Journal of Archaeology in the Low Countries 1-2 (November 2009)Quentin Bourgeois; Luc Amkreutz; Raphaël Panhuysen: The Niersen Beaker burial: A renewed study of a century-old excavation
2 Discovery and rediscovery

2.3 Rediscovery and attempts at modern analyses

The Niersen burial may have been moved to one of the safety depots during WWII, but it was only in 1960 that it was no longer on display, when the exhibition of Dutch antiquities had to be temporarily moved in view of construction works. It was no longer included in one of the later so-called permanent displays and has gradually escaped the attention of the subsequent curators (pers.comm. Prof. Dr Louwe Kooijmans). When a renewed interest in the grave arose as a result of the Ancestral Mounds project, it was thought that the grave had been lost over the years, in spite of the fact that it was an original archaeological object registered in the Museum inventory. An intensive search brought to light a crate which contained the Niersen burial. The crate, measuring 117 by 97 cm, is the original display box, painted white on the inside and is mentioned in Holwerda’s 1908 contribution (Pl. IIa).

Inside the crate, which was covered by a wooden board, a plaster block measuring 108.5 by 92.5 cm was preserved. The remains of the Niersen burial were visible under a thick coat of dust. Apparently the block had been damaged at some point when it was transported, since one of the long sides showed evidence of chipping and crumbling. It is likely the block was damaged when in upright position, either during display or transportation, perhaps during the evacuation of objects during WWII, when it was wedged to the side of the crate. Underneath the block several loose fragments of gypsum and bone were found. However, overall the burial had survived remarkably well (fig. 2).

One of the first actions after rediscovery was cleaning and documenting the burial. Cleaning took place under supervision of the RMO restoration department and much like a century before involved brushes and a vacuum cleaner. During cleaning loose bits and pieces were collected and documented in a 20 cm grid that had been fixed over the burial. It was noted that the whole burial was covered with at times rather copious quantities of glue. Drops of it were also recorded on the bottom of the crate, implying that consolidation had taken place right before or after initial display. A sample of the substance was sent to the laboratory of the Instituut Collectie Nederland (ICN) where it was analysed. As expected the bones seem to have been preserved in organic bone glue (pers. comm. Dr Luc Megens, ICN, July 22nd, 2009).

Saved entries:
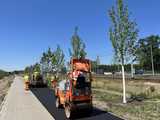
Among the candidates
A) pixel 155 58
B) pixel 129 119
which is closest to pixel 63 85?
pixel 129 119

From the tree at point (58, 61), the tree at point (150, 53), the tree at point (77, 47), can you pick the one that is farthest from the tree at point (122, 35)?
the tree at point (150, 53)

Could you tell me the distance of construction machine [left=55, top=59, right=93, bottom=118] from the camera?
16531mm

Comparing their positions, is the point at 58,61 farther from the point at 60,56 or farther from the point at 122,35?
the point at 122,35

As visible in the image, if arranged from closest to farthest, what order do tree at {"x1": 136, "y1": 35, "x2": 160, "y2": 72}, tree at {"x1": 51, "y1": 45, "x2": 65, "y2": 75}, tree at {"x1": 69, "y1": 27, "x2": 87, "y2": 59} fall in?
tree at {"x1": 69, "y1": 27, "x2": 87, "y2": 59} → tree at {"x1": 51, "y1": 45, "x2": 65, "y2": 75} → tree at {"x1": 136, "y1": 35, "x2": 160, "y2": 72}

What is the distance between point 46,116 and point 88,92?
8.36ft

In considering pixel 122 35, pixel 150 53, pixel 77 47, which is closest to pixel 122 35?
pixel 122 35

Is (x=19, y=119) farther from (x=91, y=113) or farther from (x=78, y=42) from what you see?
(x=78, y=42)

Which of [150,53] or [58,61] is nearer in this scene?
[58,61]

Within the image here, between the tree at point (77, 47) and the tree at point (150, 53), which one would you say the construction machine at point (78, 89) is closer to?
the tree at point (77, 47)

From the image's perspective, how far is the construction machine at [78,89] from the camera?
54.2ft

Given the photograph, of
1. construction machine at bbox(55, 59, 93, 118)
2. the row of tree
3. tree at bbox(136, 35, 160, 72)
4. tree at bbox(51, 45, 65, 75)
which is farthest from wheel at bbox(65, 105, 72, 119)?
tree at bbox(136, 35, 160, 72)

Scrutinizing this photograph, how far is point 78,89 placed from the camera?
16.6m

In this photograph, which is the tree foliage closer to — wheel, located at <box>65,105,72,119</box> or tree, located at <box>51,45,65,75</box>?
wheel, located at <box>65,105,72,119</box>

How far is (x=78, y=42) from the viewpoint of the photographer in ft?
131
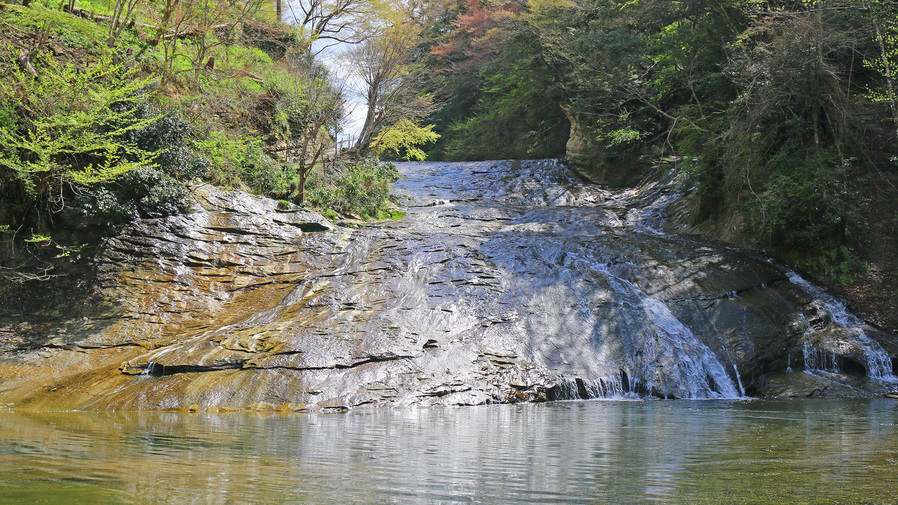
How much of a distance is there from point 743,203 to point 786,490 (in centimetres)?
1237

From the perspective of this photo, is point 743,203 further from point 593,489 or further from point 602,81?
point 593,489

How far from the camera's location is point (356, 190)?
661 inches

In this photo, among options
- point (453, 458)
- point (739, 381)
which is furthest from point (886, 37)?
point (453, 458)

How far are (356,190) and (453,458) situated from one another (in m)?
13.4

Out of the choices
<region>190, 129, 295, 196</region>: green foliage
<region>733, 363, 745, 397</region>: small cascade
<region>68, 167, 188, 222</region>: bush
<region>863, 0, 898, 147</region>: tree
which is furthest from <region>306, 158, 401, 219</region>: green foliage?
<region>863, 0, 898, 147</region>: tree

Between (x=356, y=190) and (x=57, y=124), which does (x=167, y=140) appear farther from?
(x=356, y=190)

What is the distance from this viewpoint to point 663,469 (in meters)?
3.65

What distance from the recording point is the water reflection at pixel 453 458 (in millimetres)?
2914

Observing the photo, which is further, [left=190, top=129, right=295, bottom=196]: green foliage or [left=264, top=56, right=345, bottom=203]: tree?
[left=264, top=56, right=345, bottom=203]: tree

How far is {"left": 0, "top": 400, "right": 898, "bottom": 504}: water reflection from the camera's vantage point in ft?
9.56

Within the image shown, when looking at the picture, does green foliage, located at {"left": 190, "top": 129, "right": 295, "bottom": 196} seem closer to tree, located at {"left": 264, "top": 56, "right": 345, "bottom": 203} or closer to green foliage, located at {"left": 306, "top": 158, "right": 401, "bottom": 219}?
tree, located at {"left": 264, "top": 56, "right": 345, "bottom": 203}

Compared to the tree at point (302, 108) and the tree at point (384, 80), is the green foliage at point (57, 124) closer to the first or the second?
the tree at point (302, 108)

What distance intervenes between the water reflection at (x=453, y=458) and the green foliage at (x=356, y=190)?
9.33 meters

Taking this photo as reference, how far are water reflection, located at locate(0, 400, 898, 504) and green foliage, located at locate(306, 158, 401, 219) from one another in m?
9.33
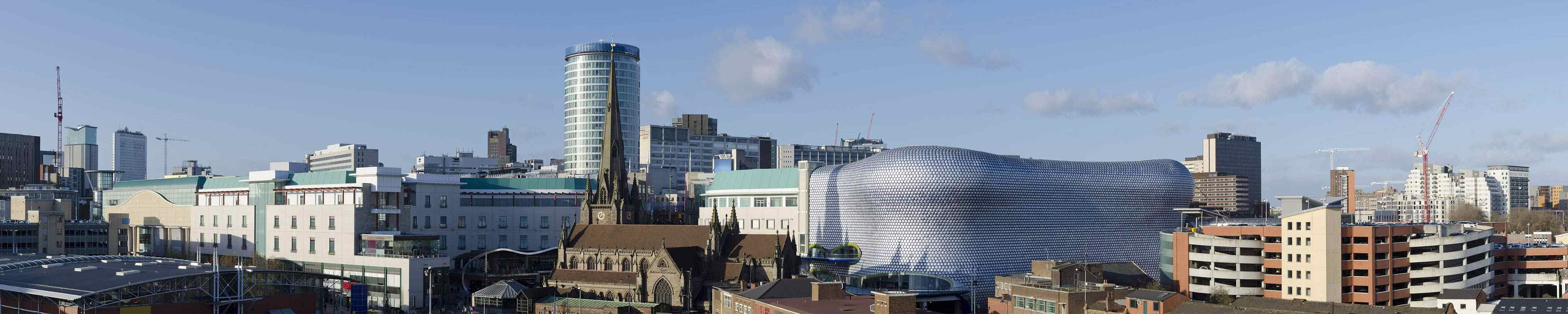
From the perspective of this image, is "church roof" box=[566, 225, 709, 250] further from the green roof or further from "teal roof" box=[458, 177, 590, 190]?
"teal roof" box=[458, 177, 590, 190]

**Required action**. According to the passage on the Niersen burial, how large was the plaster block found inside the crate?

**Task result**. 108.5 by 92.5 cm.